A leading hospital was facing major challenges. Despite high patient volumes and strong utilisation, it was struggling with long waiting times and rising costs. Doctors and nursing staff were buried in administrative tasks and runaway internal and external coordination. These inefficiencies caused significant time loss, duplicated work and many iterative process loops. Internal surveys showed clear dissatisfaction across the workforce, reflected in rising sick leave and higher turnover. Doubts about the credibility of the administrative leadership were getting louder: “You keep saying it will get better soon, but nothing is happening!” That is when hospital management decided to act.
A comprehensive analysis — including multi-moment analysis (MMA), work-pressure analysis (WPA), calendar analysis and other methods — uncovered the root causes of these inefficiencies. The most pressing problems sat in the high planning effort, the administrative tasks and the many alignment meetings, which were eating up most of the time of expensive medical resources. That dramatically reduced the time available for value-adding patient care. Facility management and kitchen processes were analysed too, since these areas were also driving substantial delays and inefficiencies.
The multi-moment analysis (MMA) records and analyses how working time is spent. Using a sampling method, random pre-defined points in time are picked at regular intervals to record what activity each member of staff is performing. Alongside the activity, waste is also noted — for example IT problems, waiting times, or rework. About 10–15 sample points per day are recorded, and the survey typically runs for two weeks. For the individual staff member this means no more than 10 minutes of additional effort per day. The data is anonymised and aggregated centrally to give a precise picture of how time is spent across the hospital. The results provide concrete pointers for where to focus optimisation.
The work-pressure analysis (WPA) assesses daily workload and staff satisfaction. At the end of each day staff record whether it was a successful working day or whether their productivity was disrupted by various factors. Data on working hours, overtime and subjective workload are collected and analysed to identify overload and dissatisfaction. The method makes it possible to develop targeted measures to improve working conditions and reduce stress factors.
In shadowing, an observer accompanies a member of staff through their working day to gain a deep understanding of the actual workflows and challenges.

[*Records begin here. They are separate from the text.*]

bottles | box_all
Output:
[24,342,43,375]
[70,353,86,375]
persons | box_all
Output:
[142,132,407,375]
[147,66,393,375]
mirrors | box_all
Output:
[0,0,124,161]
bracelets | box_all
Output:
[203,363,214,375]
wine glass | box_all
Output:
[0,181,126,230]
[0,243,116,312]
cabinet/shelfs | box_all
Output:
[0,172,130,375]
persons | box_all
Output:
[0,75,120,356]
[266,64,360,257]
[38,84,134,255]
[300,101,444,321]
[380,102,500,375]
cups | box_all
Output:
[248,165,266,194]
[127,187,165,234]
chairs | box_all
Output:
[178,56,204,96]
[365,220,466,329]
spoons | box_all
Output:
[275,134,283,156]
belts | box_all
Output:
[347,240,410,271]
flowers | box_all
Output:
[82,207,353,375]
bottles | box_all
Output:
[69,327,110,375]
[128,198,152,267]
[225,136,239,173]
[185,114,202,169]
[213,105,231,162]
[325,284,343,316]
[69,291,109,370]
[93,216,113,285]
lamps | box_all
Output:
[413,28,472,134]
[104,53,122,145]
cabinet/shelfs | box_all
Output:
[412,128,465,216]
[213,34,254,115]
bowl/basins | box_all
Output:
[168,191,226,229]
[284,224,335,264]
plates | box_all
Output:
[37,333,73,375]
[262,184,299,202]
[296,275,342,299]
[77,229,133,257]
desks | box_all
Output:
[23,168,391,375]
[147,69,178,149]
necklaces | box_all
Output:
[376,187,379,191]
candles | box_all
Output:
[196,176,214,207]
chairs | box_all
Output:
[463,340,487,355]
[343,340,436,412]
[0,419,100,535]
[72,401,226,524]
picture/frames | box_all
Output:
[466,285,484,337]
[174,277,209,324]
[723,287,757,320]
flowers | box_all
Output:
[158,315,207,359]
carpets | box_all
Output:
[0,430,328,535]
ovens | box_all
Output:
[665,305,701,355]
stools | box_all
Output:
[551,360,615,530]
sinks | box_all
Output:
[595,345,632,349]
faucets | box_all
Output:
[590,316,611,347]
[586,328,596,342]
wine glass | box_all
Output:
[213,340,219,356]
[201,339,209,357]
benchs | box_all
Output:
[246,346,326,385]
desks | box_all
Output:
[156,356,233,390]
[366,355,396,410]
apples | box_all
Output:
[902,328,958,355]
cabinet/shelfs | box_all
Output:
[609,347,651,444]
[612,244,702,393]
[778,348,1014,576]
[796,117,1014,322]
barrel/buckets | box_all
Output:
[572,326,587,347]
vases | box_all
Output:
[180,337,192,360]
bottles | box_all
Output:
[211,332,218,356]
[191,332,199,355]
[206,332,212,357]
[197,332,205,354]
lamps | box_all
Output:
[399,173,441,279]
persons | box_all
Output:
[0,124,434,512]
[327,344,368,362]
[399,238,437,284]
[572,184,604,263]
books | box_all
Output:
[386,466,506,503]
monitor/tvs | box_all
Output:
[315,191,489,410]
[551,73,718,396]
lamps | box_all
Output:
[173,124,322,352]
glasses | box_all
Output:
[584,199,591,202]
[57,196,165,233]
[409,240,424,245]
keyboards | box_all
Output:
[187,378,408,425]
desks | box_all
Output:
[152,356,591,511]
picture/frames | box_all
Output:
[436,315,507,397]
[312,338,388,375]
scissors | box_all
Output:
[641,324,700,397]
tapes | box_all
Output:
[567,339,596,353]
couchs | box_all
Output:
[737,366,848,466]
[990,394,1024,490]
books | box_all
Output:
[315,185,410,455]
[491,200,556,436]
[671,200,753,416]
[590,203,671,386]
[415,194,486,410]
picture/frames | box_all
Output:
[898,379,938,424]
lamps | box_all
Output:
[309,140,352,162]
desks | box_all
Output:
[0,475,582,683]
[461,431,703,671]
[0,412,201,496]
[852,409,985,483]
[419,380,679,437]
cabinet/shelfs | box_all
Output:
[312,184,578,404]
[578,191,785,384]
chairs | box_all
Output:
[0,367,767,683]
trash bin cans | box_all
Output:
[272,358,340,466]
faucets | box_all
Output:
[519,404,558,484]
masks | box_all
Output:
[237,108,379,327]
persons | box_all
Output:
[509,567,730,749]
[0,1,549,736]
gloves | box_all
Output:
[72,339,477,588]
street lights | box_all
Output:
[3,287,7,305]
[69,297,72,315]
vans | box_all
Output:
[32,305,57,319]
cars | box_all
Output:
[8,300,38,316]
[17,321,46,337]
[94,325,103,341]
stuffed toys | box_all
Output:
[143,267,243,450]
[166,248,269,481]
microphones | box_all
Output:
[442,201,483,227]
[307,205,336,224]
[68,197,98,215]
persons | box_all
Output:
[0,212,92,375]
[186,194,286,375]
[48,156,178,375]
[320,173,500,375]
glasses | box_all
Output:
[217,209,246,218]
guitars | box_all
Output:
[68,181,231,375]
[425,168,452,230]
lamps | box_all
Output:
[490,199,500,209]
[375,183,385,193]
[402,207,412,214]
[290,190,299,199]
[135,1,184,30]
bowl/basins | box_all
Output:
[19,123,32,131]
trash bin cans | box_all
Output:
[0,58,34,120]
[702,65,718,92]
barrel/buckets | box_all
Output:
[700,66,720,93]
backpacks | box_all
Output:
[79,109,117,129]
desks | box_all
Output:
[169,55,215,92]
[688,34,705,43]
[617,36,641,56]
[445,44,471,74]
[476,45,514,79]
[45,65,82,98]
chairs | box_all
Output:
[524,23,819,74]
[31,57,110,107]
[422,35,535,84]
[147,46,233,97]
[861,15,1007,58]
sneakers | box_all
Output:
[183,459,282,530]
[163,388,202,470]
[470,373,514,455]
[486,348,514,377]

The method gives practical insight into daily activities and identifies potential improvement opportunities directly on site.
With many interviews and shadowing across all departments and hierarchies, the experts built a deep understanding of daily operations and challenges. From there, targeted process-optimisation measures were developed and prioritised — including substantial simplification of communication processes and formats, and the introduction of new lean and digital processes.
By implementing these measures, the hospital was able to lift its efficiency considerably. Reducing administrative effort and optimising communication processes cut waiting times by 20% and reduced working hours by 15%. Facility management and the hospital kitchen processes were significantly improved as well, leading to faster and more efficient patient care. Overall, the various approaches doubled value creation in operational patient care. With higher schedule reliability and better quality of care, patient satisfaction rose markedly.
To sum up: a mix of analysis methods reliably identifies inefficient processes and ways of working, providing a basis to define improvement measures. The anonymised approach encourages openness from every stakeholder group during the workload and efficiency analysis, and supports the implementation of the measures. The individual analysis of working patterns lets participants achieve significant improvements often on their own.